■ **Exercise description**: Each line from the one containing "order: Artiodactyla" through the end of the entries below must be output exactly; no other line belongs.

[Collected data]

::::::

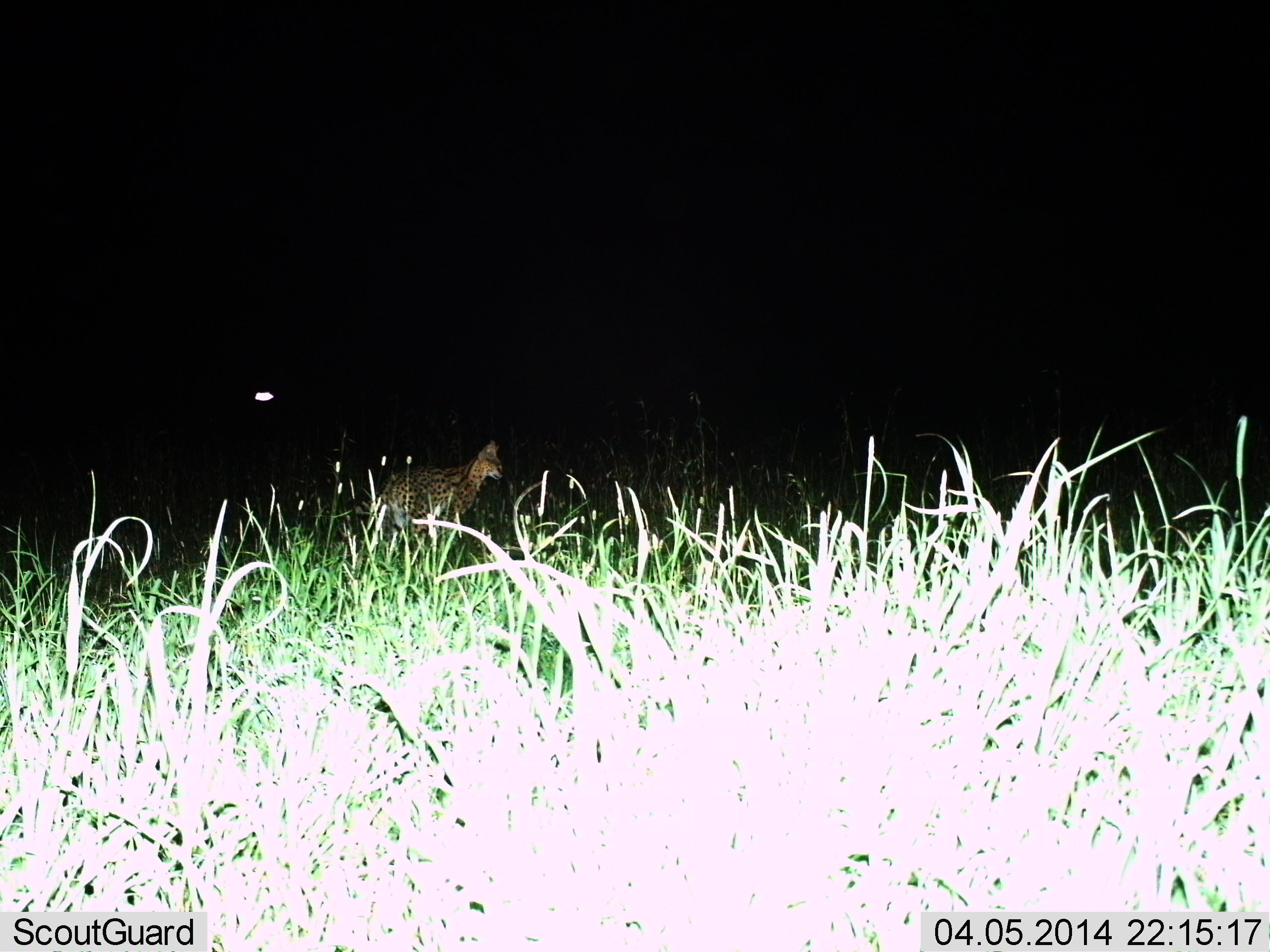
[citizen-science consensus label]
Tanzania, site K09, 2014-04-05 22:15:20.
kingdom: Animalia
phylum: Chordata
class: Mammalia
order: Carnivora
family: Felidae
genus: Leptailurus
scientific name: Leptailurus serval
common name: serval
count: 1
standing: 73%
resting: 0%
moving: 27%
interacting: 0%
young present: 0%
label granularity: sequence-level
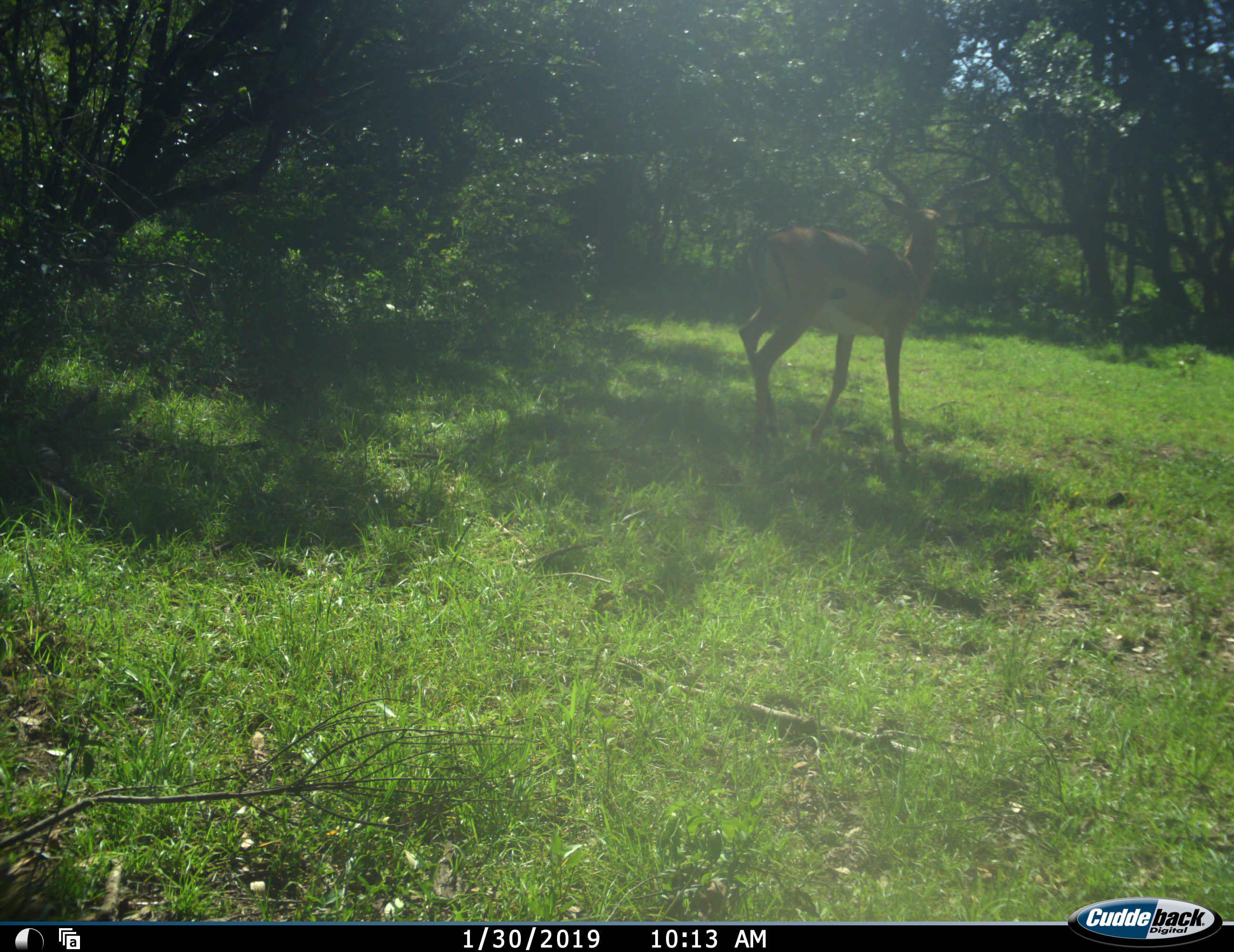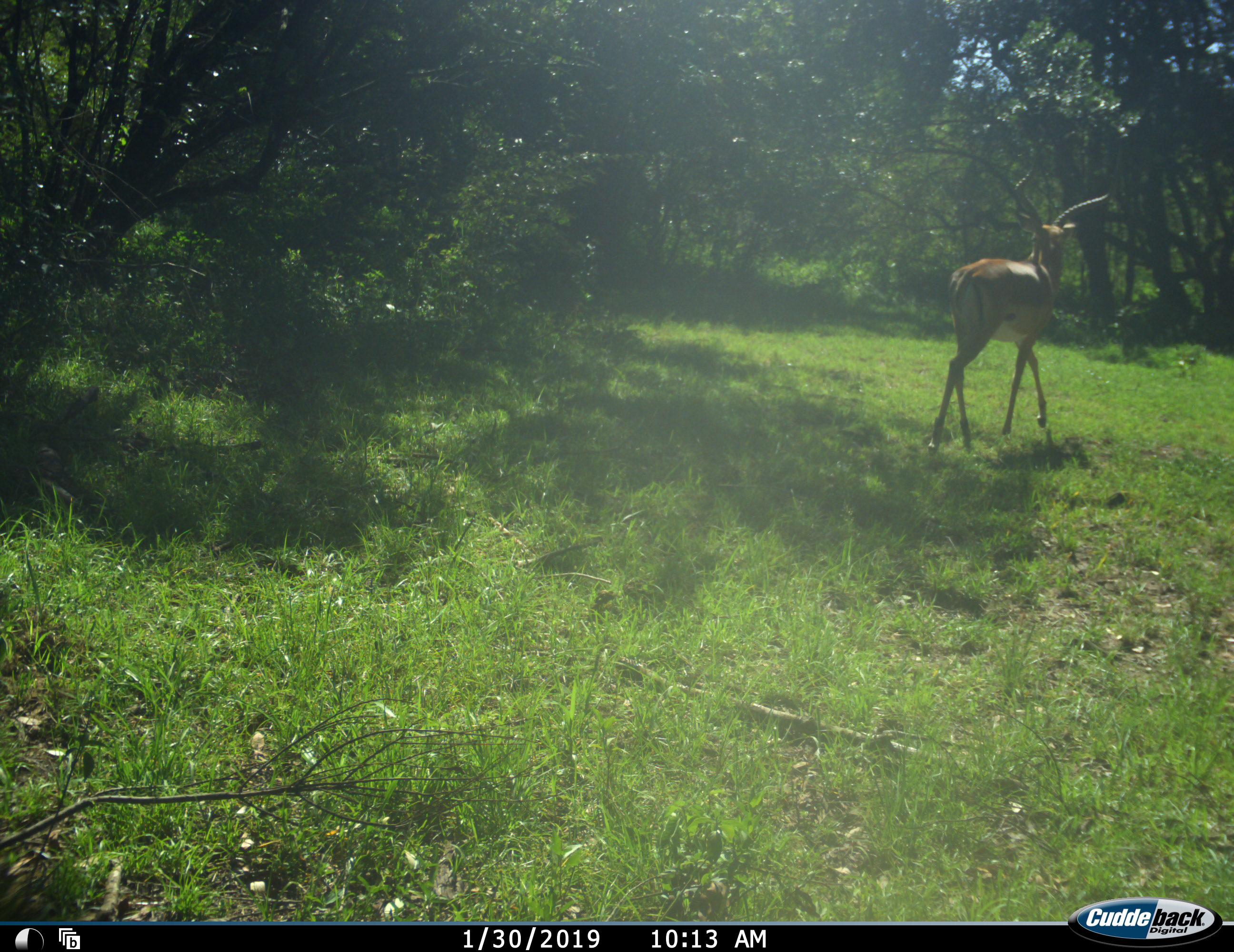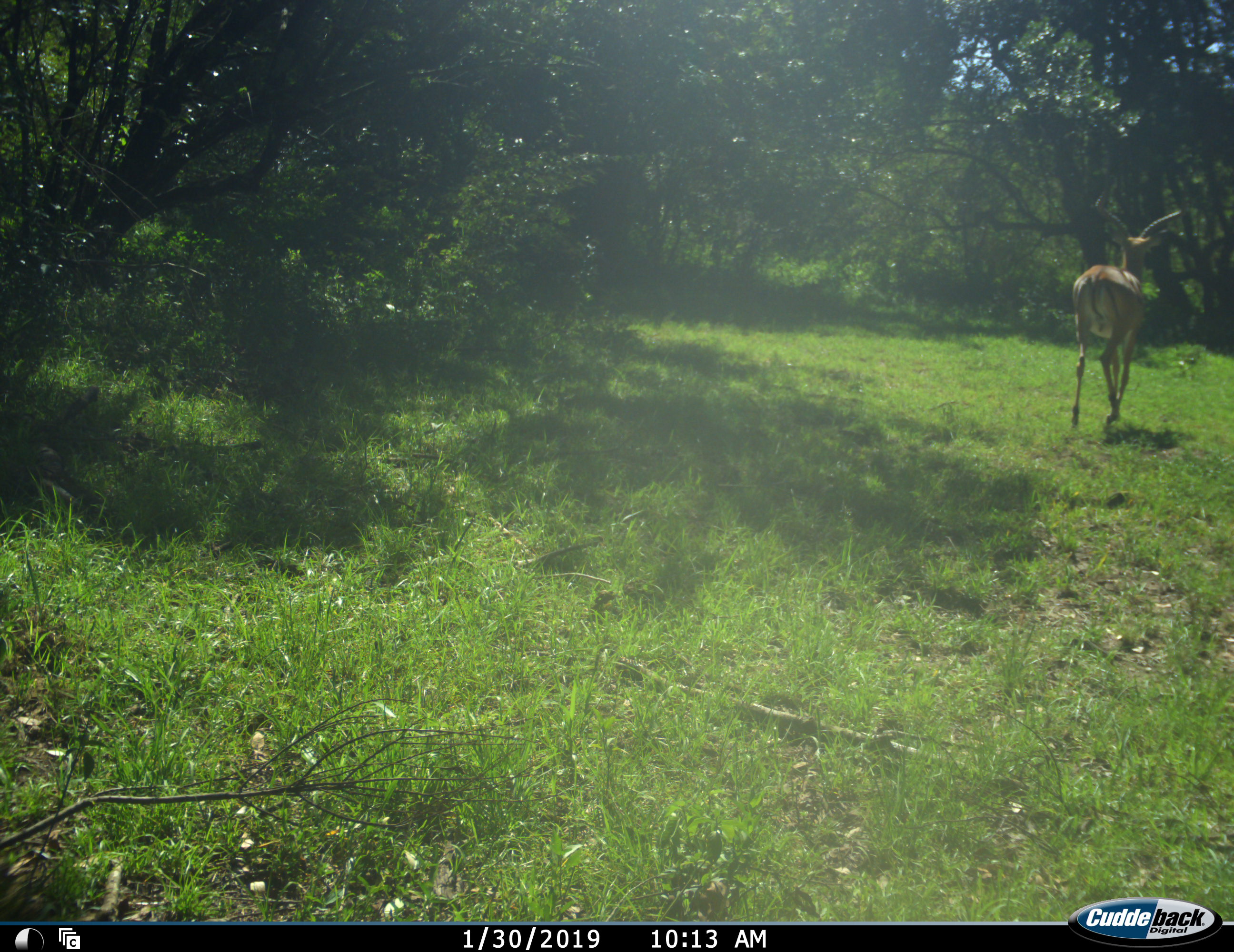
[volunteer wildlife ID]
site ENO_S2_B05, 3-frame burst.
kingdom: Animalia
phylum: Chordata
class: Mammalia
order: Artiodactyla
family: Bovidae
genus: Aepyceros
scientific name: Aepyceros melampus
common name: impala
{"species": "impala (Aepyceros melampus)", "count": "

::::::

■ **Your solution**:
order: Artiodactyla
family: Bovidae
genus: Aepyceros
scientific name: Aepyceros melampus
common name: impala
{"species": "impala (Aepyceros melampus)", "count": "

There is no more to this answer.